* [Atividades propostas]
• 1. Transcreva, sem alterações, a parte do relato sobre a creche que vai de "Havia também o" até "Bolinha de Sabão.".
• 2. Com base no relato sobre a creche, responda:
(a) Em que ano quem narra cursava o primeiro ano na Escola Mãe de Deus?
(b) Quem conduzia a Kombi que levava as crianças para casa?
(c) Quantos anos quem narra completaria naquele ano?

* [Trecho do documento]
▬▬▬

Nunca mais nos falamos.

Havia também o Ricardo, de quem não recordo absolutamente nada da época em que estudava na creche, mas sei que ele estava lá. O fato mais marcante relacionado a ele não ocorreu na época em que eu frequentava a Bolinha de Sabão.

Eu estava em 1991, meu primeiro ano na Escola Mãe de Deus (na época não era chamada de “Colégio” Mãe de Deus), e voltava para casa a bordo da Kombi conduzida pelo Tio Ademir (detalhes sobre o início da minha época do “Mãe de Deus” e das “aventuras” da Kombi virão mais tarde, é evidente). Meu irmão Henrique ainda estudava na “Bolinha de Sabão” e também era buscado pelo Tio Ademir, que transportava, além de mim e meu irmão, um bando de crianças e adolescentes infernais. Ricardo sempre me via pela janela da creche voltada para a rua e abanava inocentemente para mim no momento em que pegávamos o Henrique, feliz por reencontrar, ainda que por um breve momento e separado por alguns metros, seu antigo colega, e eu, com o mesmo sentimento, retribuía, sempre acompanhado do bom sorriso ingênuo da infância.

Contudo, um dia, em um sinal de que eu estava crescendo, preocupei-me, pela primeira vez, com os outros. No caso, havia um adolescente chamado “Marcão”, que, segundo minha precisa memória, deveria medir uns 2 metros de altura, debochou do meu aceno alegre. Nem lembro o que ele disse, mas sei que foi algum comentário que me constrangeu, chamando-me de criancinha ou algo do tipo. Achei um absurdo ser chamado de criancinha, afinal, eu não era mais um piazinho de creche, mas uma pessoa de respeito que estudava em uma grande escola, ora bolas. E faria SEIS anos naquele ano!

▬▬▬

* [Dados fornecidos]
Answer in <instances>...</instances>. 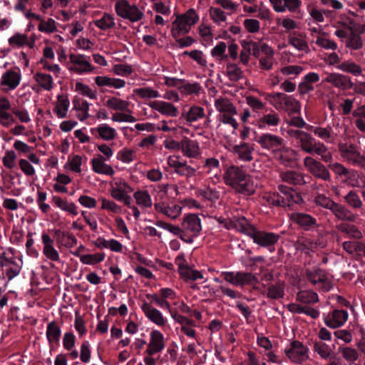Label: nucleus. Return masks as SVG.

▬▬▬

* [Respostas por atividade]
• 1.
Havia também o Ricardo, de quem não recordo absolutamente nada da época em que estudava na creche, mas sei que ele estava lá. O fato mais marcante relacionado a ele não ocorreu na época em que eu frequentava a Bolinha de Sabão.

• 2.
(a) Em 1991.
(b) O Tio Ademir.
(c) Seis anos.